Fathead, LLC
- Company type: Private
- Website type: E-commerce
- Available in: English
- Founded: June 6, 2006; 20 years ago
- Headquarters: Detroit, Michigan, U.S.
- Area served: Worldwide
- Founder: Steve Warshak
- Key people: Chris Hetherington (CEO) Jason Turner (COO) Jen Beaver(CPO) Mehul J.D. (CTO)
- Industry: Online shopping
- Products: Lifesized Wall Graphics
- Website: fathead.com

= Fathead (brand) =

Brand

Fathead is a brand name of life-sized, precision-cut vinyl wall graphics manufactured by Fathead LLC. Fathead LLC is a privately held company based in Los Angeles. The ownership group is led by Chris Hetherington.

== History ==
In 2023, Fathead was acquired by a group of former athletes, led by Chris Hetherington. In 2006, a group of investors headed by Dan Gilbert, founder of Quicken Loans, purchased Fathead, Inc. Fathead was brought to Gilbert's attention by the company's president Todd Lunsford, then Quicken Loans’ Chief Marketing Officer, after Lunsford's son saw a commercial and wanted to order a Tom Brady Fathead.

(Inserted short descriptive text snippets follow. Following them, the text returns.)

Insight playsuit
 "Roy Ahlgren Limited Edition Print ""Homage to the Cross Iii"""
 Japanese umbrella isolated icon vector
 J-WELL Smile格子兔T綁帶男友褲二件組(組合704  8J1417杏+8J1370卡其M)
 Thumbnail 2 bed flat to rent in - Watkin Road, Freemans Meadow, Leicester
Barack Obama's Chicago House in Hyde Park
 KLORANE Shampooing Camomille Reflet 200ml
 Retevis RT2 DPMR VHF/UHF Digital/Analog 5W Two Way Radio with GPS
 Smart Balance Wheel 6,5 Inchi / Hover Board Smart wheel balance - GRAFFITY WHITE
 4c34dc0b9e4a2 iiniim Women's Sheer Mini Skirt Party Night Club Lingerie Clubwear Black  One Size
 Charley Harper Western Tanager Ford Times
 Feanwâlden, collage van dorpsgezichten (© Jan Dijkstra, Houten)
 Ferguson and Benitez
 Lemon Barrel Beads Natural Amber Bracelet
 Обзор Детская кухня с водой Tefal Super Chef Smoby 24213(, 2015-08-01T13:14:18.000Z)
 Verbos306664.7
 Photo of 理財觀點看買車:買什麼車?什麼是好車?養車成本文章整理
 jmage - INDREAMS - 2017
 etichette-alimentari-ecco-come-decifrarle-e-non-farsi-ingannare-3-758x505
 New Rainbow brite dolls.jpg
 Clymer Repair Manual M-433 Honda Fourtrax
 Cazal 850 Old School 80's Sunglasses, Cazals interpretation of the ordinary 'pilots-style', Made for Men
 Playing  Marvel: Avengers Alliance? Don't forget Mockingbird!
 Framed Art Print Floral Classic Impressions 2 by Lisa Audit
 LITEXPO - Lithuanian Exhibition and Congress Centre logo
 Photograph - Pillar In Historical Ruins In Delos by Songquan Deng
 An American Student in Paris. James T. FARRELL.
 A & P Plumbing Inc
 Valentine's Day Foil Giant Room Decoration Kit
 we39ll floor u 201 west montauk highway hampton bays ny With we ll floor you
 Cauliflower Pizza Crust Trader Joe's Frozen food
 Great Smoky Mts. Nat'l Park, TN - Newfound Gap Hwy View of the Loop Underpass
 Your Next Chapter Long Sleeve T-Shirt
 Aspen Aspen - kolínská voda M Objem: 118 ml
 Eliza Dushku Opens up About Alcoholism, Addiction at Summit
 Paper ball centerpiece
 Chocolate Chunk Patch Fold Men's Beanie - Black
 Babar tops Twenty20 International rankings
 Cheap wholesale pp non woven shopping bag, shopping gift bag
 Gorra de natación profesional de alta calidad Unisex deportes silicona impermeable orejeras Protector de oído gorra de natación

Fathead, LLC is a major company in a large family of properties in the sports and entertainment market including the NBA's Cleveland Cavaliers, the American Hockey League's Cleveland Monsters, Quicken Loans Arena now Rocket Arena, Xenith, Xeko, and Veritix.

== Products ==
The products Fathead makes are high-definition wall graphics of professional athletes, animated heroes, entertainment characters, team helmets and logos. The graphics are constructed of vinyl with a low-tack adhesive.